2022 SHOT Report Details Transfusion-Related Events in the UK

July 12, 2023

Transfusion delays and transfusion-associated circulatory overload (TACO) were the most common causes of transfusion-related mortality in the United Kingdom in 2022, according to the Serious Hazards of Transfusion (SHOT) annual report. Together, they accounted for 21 of 35 deaths reported to SHOT in 2022.

SHOT is the U.K.’s independent, professionally led hemovigilance program and is affiliated with the Royal College of Pathologists. Since 1996, SHOT has collected and analyzed information on adverse events and reactions in blood transfusion from almost all of the health care organizations involved in the transfusion of blood and blood components in the U.K.

The pattern of reports in 2022 were similar to those from previous years, but the number of reports increased from 3,161 in 2021 to 3,499 in 2022. As in previous years, errors accounted for the majority of reported events (2,908 of 3,499 reports, 83.1%), a slight increase from 2020 (81.3%). Of these, 7.5% were “possibly preventable” and 9.4% were “not preventable.” Near-miss events accounted for 39% of reported events, increasing from 1,155 in 2021 to 1,366 in 2022 (18%).

There were 35 reported deaths with various grading of imputability to transfusion (certain, probable and possible), the same as 2021. However, the report noted that 2022 is the first year in which transfusion delays contributed to more deaths than TACO (13 versus eight deaths, respectively). Other non-TACO pulmonary cases accounted for seven patient deaths. There were 144 cases of major morbidity. Most cases (77, 53.5%) resulted from febrile, allergic or hypotensive transfusion reactions and pulmonary complications (25, 17.4%).

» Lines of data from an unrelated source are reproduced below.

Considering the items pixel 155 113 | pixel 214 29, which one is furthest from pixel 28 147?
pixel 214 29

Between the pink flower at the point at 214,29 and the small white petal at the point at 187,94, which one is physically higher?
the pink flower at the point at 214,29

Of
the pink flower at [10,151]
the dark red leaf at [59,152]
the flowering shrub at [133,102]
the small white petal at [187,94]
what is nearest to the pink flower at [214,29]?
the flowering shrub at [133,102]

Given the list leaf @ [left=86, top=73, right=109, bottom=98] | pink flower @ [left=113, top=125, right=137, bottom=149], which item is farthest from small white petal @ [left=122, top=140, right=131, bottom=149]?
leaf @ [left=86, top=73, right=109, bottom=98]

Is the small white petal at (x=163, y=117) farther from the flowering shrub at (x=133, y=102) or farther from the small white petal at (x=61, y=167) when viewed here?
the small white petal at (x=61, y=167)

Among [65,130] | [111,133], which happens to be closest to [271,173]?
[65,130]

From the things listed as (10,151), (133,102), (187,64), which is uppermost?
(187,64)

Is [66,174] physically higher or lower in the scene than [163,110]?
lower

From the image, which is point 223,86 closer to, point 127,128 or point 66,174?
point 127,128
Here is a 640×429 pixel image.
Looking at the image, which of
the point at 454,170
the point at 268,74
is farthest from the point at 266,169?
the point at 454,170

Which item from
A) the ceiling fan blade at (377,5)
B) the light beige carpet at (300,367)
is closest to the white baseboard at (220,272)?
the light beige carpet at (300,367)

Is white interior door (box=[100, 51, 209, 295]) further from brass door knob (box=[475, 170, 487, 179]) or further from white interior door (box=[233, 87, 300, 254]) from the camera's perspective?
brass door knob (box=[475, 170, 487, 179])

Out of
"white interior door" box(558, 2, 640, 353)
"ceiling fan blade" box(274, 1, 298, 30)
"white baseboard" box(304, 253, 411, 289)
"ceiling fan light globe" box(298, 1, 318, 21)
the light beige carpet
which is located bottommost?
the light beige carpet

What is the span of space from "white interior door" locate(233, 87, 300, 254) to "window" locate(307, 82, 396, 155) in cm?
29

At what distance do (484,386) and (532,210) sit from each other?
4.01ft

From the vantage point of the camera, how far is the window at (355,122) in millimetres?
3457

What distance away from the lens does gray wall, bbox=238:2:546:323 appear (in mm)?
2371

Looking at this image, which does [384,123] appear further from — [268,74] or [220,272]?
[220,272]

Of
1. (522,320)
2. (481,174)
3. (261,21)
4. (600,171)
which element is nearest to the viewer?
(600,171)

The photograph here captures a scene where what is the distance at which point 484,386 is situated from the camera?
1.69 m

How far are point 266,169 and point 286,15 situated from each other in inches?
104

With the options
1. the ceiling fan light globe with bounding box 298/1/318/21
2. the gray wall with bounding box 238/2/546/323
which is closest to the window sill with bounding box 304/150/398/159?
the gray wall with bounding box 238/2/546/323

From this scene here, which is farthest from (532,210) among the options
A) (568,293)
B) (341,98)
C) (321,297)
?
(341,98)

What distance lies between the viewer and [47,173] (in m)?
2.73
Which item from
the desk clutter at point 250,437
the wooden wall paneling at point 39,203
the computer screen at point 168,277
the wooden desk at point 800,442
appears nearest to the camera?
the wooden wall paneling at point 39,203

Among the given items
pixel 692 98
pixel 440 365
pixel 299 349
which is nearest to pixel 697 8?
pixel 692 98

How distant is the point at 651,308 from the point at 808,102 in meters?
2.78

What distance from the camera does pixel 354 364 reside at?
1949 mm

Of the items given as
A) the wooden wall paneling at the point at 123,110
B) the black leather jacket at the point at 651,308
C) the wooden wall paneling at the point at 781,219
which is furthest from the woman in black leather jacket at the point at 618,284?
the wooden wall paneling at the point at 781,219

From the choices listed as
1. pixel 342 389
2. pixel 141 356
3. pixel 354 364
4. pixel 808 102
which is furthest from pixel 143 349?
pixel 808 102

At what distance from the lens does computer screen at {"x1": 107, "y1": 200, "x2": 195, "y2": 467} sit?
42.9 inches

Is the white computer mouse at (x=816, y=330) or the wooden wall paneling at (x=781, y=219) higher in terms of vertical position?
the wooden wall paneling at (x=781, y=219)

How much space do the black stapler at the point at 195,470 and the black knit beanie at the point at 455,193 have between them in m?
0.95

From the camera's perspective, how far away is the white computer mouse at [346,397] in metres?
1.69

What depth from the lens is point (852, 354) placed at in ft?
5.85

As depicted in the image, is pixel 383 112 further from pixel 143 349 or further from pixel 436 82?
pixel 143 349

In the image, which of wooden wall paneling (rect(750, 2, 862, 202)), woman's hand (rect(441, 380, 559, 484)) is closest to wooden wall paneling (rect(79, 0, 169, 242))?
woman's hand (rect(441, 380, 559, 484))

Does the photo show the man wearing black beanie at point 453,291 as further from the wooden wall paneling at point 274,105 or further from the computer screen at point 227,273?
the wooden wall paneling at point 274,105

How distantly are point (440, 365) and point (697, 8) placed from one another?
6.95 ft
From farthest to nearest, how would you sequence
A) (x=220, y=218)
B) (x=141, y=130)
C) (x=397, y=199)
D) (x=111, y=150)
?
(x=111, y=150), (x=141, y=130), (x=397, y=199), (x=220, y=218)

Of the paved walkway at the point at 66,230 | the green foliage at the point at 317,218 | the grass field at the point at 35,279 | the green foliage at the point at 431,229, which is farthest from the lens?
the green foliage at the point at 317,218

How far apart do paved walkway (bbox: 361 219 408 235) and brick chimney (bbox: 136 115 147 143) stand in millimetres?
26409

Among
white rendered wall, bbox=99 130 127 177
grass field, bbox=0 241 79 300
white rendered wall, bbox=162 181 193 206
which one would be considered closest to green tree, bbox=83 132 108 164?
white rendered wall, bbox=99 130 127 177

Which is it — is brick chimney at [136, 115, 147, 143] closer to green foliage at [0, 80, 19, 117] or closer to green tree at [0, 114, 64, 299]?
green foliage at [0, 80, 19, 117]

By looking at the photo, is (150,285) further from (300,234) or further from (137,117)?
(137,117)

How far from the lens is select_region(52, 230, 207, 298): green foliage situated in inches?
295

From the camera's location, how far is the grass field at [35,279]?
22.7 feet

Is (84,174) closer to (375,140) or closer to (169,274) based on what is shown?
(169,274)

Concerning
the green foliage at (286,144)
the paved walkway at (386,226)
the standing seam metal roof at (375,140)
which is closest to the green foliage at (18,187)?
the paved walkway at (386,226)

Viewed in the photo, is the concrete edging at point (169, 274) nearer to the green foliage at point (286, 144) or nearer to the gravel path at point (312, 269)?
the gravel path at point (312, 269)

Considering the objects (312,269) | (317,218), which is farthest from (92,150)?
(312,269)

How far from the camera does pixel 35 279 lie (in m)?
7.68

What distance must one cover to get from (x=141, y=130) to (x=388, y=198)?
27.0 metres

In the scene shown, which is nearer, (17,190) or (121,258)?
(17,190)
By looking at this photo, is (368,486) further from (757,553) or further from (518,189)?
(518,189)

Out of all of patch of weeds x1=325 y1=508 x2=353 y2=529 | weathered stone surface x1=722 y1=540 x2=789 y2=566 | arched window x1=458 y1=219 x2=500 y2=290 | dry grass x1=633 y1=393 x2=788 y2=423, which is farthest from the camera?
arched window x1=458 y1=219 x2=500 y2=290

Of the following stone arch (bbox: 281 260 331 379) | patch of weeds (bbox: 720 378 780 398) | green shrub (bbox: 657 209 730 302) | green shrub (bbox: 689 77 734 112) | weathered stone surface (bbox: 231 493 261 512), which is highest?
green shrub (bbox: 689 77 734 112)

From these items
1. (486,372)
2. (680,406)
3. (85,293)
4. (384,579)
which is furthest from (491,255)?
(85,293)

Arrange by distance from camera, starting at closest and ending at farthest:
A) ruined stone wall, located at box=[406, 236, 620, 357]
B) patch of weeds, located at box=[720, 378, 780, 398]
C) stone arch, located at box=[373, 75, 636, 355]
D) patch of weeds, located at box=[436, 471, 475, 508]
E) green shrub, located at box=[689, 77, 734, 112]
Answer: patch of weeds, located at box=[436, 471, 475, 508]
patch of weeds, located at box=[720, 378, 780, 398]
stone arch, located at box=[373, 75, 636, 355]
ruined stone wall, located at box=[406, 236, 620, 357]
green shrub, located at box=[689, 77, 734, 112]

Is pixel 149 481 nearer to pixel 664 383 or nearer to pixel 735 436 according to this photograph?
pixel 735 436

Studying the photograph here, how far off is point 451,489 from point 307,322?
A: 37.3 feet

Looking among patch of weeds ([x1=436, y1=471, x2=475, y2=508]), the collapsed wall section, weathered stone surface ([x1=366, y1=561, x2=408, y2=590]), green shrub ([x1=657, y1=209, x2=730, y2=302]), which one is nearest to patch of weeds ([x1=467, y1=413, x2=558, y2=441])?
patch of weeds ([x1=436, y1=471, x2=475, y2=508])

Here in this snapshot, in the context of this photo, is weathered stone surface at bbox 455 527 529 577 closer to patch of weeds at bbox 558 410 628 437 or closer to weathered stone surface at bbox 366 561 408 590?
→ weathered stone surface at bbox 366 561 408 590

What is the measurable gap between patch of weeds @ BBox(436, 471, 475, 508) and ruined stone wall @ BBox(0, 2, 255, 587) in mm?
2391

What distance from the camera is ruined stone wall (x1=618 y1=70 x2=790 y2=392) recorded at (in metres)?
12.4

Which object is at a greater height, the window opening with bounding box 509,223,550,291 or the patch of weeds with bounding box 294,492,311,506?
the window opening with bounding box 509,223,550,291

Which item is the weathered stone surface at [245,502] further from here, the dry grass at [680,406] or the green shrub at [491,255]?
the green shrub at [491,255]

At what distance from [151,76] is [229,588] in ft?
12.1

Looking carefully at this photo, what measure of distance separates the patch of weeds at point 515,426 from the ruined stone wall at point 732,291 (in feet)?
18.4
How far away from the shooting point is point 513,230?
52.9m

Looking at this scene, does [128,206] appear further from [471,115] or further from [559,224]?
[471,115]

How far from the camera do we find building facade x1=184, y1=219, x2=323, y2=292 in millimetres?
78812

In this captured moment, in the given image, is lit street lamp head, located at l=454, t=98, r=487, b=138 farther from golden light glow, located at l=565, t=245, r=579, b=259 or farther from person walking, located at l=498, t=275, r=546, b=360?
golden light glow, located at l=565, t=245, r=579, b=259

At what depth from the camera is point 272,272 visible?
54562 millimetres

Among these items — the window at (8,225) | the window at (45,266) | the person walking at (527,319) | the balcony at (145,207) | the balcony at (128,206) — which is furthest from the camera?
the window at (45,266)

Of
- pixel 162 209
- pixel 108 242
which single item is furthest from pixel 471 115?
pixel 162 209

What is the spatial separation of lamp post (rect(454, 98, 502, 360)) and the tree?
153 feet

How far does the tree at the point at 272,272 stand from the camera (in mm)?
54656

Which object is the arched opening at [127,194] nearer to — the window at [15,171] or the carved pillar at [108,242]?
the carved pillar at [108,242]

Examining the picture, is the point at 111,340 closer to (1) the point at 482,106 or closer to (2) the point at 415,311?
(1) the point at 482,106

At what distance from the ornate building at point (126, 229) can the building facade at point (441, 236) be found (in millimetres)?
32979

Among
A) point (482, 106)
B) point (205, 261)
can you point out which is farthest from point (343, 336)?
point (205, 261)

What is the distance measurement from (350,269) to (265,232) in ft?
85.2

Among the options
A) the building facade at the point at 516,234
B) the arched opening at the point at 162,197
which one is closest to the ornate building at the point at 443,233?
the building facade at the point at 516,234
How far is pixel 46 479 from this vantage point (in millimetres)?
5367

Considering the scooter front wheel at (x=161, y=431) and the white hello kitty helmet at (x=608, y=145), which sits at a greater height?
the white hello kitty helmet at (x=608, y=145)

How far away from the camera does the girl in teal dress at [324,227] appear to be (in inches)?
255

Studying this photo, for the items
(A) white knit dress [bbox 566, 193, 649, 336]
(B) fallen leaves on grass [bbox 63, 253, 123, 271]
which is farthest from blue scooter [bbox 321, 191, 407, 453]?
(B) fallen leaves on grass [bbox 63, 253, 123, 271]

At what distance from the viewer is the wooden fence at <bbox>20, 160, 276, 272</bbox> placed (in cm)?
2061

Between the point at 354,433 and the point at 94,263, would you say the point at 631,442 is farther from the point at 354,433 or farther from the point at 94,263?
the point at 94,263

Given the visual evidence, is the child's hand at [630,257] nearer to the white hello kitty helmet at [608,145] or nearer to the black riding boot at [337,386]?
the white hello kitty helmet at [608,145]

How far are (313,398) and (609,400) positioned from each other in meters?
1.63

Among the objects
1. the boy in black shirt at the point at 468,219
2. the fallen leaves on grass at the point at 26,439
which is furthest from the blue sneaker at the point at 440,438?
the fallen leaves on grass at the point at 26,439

In 2022, there were two patient deaths resulting from six ABO-incompatible transfusions. There were five ABO-incompatible red cell cases resulting primarily from clinical errors. The two that resulted in patient fatalities were related to blood collection errors. Of the remaining three, two were primarily due to administration errors and one was following a historical WBIT. There was one ABO-incompatible plasma transfusion this year, which resulted from a component selection error in the transfusion laboratory.  Lack of reliable, accurate patient identification was noted in the majority of these ABO-incompatible events, the report said.

While SHOT cites several factors as contributing to the increase in errors, the report notes that staffing challenges, in particular, are contributing to an increasing percentage of errors. Specifically, the report states that “a mismatch in workload and staffing levels had some impact upon over half of all laboratory incidents.” Staffing shortages also contributed to delays in transfusion and a “substantial increase” in incidents reported from the emergency department. In Chapter 4, the report includes recommendations to better support staff, optimize working efficiency and promote safety amidst challenges in the health care setting.

In addition, the report includes four key recommendations to address the common themes identified as causal or contributory to adverse events that impact transfusion safety:

  • Appropriate management of anemia and making safe transfusion decisions.
  • Safe systems to ensure safe transfusions.
  • Effective implementation of appropriate interventions following incident investigations.
  • Learning from excellence and day-to-day events.

Each key recommendation includes actions required for hospital senior management, risk management departments and clinical and transfusion laboratory staff.